‘Nothing was going to stop this child’
In some ways, Sean Ballard appears to be a typical high school student as he hangs up the phone, closes his Facebook page on his laptop and reaches for a deck of cards.
But the AFNORTH High School senior is anything but typical. Ballard, 18, has spent a good deal of the last two years in and out of hospitals undergoing a series of surgeries to correct a severely curved spine.
When Ballard receives his diploma from the Department of Defense Education Activity school in the Netherlands this month, he’ll have aced much of his course work after studying in a hospital room. Often, an AFNORTH teacher was at his bedside after school hours, helping him prepare for advanced placement tests and other requirements.
The school serves U.S. and NATO students and is located in Brunssum, Netherlands.
“The nature of our work calls for flexibility and the ability to care for students beyond their immediate academic needs,” said Tom Bohler, who teaches street law and contemporary issues.
When Ballard’s parents told him he may have to delay his entry into Penn State University next fall, he had a one-word answer: “No.”
“Nothing was going to stop this child,” said AFNORTH guidance counselor Doug DeBacker. “He’s got more strength than brigades of soldiers.”
Last month, Ballard was again at Germany’s University Hospital Aachen preparing to undergo the seventh surgery on his spine in the past two years.

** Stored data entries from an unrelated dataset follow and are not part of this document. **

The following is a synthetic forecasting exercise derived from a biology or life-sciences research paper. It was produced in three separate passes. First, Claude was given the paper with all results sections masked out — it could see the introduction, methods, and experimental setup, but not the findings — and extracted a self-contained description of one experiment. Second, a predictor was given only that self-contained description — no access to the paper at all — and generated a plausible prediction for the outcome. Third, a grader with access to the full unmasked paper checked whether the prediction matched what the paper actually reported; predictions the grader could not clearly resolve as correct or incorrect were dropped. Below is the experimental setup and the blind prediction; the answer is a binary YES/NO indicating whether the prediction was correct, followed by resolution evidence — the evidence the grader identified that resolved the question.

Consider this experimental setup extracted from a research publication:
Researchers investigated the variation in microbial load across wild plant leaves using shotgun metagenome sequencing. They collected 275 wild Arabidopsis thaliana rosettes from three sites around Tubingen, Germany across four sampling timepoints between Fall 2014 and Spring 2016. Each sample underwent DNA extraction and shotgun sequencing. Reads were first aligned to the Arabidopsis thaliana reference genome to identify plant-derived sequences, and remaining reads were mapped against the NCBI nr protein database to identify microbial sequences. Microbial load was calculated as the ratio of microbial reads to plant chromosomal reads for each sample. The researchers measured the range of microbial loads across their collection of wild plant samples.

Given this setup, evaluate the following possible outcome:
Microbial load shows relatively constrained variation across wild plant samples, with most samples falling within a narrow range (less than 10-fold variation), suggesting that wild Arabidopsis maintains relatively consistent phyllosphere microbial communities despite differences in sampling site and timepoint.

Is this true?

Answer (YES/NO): NO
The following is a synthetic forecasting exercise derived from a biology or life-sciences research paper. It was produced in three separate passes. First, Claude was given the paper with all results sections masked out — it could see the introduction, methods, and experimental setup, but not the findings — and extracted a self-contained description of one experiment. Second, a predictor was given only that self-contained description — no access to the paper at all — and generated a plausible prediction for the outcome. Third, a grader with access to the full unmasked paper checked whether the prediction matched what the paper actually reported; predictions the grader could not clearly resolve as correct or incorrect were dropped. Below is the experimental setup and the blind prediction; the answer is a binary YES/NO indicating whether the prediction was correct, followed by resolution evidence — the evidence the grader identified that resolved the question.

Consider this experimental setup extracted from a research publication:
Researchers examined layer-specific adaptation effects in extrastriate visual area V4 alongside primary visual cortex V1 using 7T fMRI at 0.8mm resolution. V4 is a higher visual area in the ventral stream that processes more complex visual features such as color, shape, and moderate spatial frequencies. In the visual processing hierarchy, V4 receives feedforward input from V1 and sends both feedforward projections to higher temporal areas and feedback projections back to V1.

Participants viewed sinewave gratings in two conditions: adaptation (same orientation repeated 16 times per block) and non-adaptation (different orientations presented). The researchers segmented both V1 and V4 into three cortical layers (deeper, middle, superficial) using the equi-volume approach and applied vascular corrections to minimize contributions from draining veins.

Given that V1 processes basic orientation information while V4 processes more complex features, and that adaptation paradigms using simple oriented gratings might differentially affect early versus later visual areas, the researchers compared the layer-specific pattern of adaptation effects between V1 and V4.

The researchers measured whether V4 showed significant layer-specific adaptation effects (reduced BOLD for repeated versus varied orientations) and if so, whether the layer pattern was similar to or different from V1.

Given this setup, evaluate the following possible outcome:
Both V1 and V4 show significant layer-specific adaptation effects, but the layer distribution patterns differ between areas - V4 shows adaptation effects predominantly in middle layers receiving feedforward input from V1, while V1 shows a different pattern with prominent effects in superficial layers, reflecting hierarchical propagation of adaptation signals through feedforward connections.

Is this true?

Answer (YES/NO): NO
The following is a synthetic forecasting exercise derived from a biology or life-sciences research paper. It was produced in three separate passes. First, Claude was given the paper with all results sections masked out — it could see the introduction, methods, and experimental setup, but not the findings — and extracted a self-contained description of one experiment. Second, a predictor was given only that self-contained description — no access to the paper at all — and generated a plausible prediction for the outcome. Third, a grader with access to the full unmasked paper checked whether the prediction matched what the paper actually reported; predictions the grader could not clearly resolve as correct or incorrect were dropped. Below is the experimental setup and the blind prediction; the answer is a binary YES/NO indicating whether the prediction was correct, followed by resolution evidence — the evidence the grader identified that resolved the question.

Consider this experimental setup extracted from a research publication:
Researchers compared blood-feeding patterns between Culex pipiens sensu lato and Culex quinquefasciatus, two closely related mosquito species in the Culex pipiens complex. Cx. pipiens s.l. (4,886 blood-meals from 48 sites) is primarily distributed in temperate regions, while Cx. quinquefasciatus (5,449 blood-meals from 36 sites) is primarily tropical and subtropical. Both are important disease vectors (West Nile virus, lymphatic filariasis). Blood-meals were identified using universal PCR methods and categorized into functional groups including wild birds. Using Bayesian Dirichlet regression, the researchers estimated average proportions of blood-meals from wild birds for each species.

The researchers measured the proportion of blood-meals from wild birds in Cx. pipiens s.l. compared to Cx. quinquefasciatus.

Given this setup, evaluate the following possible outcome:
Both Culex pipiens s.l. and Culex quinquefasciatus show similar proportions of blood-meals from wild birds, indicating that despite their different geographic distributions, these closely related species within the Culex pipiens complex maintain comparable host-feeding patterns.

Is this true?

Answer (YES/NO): NO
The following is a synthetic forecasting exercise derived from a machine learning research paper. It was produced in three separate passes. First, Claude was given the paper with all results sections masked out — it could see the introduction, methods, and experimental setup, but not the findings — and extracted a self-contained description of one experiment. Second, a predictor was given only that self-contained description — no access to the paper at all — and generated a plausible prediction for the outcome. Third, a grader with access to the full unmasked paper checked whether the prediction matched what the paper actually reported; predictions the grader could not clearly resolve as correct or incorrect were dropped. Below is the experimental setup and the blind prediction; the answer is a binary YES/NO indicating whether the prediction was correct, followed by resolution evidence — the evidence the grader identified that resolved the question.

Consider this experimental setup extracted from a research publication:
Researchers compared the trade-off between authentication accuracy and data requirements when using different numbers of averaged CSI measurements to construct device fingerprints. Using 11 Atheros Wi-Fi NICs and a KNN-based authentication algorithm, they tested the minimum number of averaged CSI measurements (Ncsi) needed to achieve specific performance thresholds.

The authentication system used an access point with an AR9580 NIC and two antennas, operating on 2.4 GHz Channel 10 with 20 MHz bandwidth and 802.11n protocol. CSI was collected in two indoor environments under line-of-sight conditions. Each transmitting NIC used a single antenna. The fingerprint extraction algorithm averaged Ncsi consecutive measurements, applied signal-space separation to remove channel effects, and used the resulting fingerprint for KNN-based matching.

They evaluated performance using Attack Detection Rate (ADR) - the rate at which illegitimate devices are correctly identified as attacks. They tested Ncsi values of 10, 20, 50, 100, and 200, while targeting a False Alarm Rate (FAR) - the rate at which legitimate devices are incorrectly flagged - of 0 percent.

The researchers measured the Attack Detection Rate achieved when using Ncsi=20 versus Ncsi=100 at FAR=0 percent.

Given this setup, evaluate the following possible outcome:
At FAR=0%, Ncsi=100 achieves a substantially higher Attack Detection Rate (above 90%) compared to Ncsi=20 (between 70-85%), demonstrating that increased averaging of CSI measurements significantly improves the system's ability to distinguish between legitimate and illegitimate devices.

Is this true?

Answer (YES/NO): NO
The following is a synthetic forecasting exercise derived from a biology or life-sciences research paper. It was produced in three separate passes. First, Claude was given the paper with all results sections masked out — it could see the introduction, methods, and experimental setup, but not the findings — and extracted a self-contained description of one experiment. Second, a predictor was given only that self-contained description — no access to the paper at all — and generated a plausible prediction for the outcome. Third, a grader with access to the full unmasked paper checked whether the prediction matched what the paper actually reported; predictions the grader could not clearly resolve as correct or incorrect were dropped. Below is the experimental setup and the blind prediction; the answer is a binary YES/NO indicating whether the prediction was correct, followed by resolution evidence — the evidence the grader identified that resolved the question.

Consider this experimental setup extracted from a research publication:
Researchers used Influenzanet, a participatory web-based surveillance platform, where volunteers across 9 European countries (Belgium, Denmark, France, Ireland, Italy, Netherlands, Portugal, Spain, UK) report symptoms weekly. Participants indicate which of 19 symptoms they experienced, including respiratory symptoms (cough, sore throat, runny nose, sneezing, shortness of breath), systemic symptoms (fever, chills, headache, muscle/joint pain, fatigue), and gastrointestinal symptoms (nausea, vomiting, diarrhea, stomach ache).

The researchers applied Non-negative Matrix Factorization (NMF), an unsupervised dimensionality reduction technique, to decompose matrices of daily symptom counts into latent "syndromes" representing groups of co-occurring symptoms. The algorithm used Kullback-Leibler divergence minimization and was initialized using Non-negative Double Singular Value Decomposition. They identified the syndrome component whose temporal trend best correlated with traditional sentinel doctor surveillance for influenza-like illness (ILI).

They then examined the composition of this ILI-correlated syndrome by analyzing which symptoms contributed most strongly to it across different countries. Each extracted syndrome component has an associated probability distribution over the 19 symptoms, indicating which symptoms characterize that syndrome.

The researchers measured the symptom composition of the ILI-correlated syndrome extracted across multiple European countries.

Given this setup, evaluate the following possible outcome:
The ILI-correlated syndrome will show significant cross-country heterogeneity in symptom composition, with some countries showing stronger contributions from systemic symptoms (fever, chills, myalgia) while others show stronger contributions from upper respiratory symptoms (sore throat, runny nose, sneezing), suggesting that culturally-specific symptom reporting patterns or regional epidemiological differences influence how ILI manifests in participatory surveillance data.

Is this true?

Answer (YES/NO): NO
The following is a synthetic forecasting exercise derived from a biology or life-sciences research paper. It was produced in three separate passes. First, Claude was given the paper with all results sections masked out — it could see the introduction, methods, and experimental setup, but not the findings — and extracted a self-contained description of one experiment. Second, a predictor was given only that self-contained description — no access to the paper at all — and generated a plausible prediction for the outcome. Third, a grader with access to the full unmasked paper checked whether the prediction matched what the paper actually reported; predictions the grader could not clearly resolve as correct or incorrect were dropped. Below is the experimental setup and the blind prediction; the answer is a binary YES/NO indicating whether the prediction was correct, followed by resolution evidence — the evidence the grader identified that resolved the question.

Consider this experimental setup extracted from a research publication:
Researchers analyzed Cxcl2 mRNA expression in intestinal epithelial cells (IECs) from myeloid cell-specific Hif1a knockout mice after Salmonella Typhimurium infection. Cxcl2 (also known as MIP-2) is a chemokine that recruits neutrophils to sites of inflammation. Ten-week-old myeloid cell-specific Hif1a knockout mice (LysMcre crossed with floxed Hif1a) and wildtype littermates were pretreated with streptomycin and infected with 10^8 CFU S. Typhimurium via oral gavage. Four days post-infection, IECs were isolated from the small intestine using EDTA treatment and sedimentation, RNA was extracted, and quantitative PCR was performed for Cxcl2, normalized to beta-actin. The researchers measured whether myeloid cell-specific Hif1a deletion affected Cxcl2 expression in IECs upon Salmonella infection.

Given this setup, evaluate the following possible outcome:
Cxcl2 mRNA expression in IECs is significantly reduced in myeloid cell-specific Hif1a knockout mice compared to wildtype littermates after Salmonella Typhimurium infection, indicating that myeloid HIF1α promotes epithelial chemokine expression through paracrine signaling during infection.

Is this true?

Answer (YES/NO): NO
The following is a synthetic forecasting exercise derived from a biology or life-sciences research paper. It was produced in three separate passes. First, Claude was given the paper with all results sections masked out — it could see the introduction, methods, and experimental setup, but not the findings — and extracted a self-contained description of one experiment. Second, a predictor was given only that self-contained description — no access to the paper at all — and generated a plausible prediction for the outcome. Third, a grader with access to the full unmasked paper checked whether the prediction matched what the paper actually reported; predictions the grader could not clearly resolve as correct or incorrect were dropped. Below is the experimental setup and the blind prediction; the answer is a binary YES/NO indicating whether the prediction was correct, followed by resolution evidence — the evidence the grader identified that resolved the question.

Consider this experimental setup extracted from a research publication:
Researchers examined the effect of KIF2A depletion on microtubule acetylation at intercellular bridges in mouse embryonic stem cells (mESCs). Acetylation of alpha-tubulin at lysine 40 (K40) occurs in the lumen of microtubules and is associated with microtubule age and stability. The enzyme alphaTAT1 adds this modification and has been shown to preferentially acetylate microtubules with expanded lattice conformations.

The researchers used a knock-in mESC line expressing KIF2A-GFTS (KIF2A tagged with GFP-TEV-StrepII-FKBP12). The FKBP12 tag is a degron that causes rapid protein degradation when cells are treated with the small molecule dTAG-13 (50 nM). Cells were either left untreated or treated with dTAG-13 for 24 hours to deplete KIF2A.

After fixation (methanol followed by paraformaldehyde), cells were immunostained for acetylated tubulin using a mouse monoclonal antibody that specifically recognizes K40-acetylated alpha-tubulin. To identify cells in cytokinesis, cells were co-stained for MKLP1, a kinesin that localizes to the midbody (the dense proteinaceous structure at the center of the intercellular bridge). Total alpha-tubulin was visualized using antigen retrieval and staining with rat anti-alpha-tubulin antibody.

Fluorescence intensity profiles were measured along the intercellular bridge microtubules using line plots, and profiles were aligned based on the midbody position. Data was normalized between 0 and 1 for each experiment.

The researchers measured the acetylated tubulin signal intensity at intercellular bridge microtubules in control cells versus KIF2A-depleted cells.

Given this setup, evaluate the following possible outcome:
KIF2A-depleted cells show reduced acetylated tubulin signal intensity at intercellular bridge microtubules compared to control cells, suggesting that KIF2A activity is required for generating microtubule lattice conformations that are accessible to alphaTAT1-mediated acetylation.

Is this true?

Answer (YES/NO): NO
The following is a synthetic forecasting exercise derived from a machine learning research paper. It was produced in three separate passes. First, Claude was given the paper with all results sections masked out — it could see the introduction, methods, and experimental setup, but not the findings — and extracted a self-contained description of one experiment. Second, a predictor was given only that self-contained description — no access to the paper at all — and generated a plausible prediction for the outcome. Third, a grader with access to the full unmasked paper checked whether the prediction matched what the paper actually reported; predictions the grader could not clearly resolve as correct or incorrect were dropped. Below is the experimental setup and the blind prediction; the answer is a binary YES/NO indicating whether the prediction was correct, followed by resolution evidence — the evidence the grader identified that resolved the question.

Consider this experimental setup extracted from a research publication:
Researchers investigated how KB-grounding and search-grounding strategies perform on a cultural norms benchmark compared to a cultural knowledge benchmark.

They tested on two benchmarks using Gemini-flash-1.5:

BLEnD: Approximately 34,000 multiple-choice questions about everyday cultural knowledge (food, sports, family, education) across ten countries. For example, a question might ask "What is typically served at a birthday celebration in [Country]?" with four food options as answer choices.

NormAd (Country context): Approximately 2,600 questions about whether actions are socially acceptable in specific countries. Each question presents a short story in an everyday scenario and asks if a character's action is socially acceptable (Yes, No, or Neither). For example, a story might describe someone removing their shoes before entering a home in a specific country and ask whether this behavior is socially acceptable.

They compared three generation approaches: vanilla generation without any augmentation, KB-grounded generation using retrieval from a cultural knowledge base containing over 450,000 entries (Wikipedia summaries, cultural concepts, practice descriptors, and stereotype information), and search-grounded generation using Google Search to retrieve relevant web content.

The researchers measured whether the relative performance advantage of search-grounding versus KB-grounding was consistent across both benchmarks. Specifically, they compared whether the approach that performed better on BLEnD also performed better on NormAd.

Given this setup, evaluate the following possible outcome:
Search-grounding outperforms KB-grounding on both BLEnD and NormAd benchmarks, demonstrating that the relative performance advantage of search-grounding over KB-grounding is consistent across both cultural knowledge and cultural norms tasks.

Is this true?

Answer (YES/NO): YES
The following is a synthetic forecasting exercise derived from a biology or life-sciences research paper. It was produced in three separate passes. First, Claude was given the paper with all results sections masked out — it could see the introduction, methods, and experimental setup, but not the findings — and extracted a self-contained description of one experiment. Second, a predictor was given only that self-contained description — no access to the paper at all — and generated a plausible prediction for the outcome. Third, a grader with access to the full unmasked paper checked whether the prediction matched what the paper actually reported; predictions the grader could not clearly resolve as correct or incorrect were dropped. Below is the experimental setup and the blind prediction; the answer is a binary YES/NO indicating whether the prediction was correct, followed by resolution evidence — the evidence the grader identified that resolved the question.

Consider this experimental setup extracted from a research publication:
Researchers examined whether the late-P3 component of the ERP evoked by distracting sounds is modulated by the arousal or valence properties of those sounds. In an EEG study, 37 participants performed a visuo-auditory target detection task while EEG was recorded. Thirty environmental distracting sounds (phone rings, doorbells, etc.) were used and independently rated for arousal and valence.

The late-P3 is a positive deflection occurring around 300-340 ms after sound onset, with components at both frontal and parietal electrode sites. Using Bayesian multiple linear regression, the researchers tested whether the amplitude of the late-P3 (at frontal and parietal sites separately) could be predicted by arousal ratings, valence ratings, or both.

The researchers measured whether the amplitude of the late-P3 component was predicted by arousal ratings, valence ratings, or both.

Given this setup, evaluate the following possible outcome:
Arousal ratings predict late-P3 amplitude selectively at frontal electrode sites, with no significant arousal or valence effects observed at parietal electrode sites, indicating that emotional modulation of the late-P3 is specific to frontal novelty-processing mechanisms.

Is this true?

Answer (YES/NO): NO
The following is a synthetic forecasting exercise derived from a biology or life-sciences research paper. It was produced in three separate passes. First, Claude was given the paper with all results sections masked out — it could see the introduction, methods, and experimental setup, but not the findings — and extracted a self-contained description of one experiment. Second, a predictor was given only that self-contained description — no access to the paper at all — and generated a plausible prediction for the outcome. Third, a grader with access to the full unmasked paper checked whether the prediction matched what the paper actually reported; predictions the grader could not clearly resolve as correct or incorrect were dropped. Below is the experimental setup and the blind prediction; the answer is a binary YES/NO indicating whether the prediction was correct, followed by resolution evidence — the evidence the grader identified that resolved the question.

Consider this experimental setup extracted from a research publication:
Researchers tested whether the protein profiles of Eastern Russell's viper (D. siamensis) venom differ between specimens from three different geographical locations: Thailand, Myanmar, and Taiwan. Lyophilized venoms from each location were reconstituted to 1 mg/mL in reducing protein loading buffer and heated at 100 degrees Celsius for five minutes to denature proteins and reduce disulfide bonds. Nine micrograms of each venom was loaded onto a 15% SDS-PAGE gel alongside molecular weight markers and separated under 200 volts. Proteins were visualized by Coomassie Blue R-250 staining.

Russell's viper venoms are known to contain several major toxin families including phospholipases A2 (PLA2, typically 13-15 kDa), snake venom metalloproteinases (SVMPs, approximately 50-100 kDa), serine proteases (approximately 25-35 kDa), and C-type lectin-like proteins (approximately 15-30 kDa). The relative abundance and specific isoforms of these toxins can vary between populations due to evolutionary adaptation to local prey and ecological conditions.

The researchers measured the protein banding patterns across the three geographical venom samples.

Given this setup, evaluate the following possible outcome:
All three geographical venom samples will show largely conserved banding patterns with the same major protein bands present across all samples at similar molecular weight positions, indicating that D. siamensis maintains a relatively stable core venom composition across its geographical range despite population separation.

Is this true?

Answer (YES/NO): NO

“There’s not much point in agonizing over it,” Ballard said the day before the surgery, adding that he was more concerned about keeping up with his schoolwork. He plans to study aerospace engineering at Penn State.
“Sean has never once said ‘why me?’ ” his mother, Tracy Ballard said. “I have.”
When Ballard was in seventh grade, he was diagnosed with Scheuermann’s juvenile kyphosis, a disease that can cause the spine to curve abnormally forward, resulting in a severe hunchback.
Ballard initially was treated with physical therapy, he said, because sometimes the condition doesn’t progress.
“Mine turned out to progress further than they thought,” he said.
The summer before his junior year, doctors informed Ballard that the curve in his spine had become so pronounced that he needed to have surgery or it would worsen, eventually encroaching on his lungs.
“He would have more trouble standing up and sitting down,” said AFNORTH junior Trudy Koelstra. “You could tell something was wrong, but he never complained.”
Ballard had several more surgeries; first to implant rods and screws in his spine, then to remove them after he developed a severe infection.
“I tell Sean ‘as bad as this is, you see someone with a shaved head in the hospital,’ ” said his father, Chris Ballard, an Air Force lieutenant colonel, indicating that the person was worse off than his son. “We always try to keep it in perspective,”
Ballard has been just as successful at outside pursuits as he has been at academics.
He served as co-captain of the Orcas International Swim Team. When he wasn’t swimming, he was poolside, cheering on his teammates.
He played fluegelhorn with the Showband Antonious, a Dutch marching band and he played trumpet for AFNORTH’s concert band, earning a spot on the All-Europe Honor Band for the past three years.
The Veterans of Foreign Wars Department of Europe named Ballard Scout of the Year, and the American Legion Department of France elected him Eagle Scout of the Year.
“We made a conscious decision not to pull him out of everything and just do schoolwork,” his father said.
Ballard’s friends say his nonchalant attitude about his struggles have helped him retain a sense of normalcy.
AFNORTH senior Kristen Yasenchak said joking with Ballard about his condition helped to keep things lighthearted.
“I would walk by him in the hall and say, ‘geez Sean, when are you getting your back fixed?’ ” Yasenchak said.
Ballard said if he were able to stand up straight, he’d be 6 feet 3 inches tall. Before his last surgery he measured 5 feet 8 inches.
During the mid-May surgery, he underwent a two-stage spinal reconstruction in which doctors implanted titanium rods along his spine. Three days after the surgery, Ballard was up on his feet.
“The nurses were surprised,” Ballard said. “They put this walker thing in my room. I didn’t touch it.”
Ballard, who returned to school 10 days after his latest surgery, said he gained 2 inches in height — now standing 5 feet 10 inches tall.
“It was a shocker for my mom, because I can see clearly over her head now,” he said.
Ballard will attend his June 18 graduation ceremony. Plus, he plans to go to Penn State early in order to audition for the marching band.
“I think it’s going to be liberating,” Ballard said. “Everything’s culminating at once, high school and this ordeal. It’s all going to be over at once.”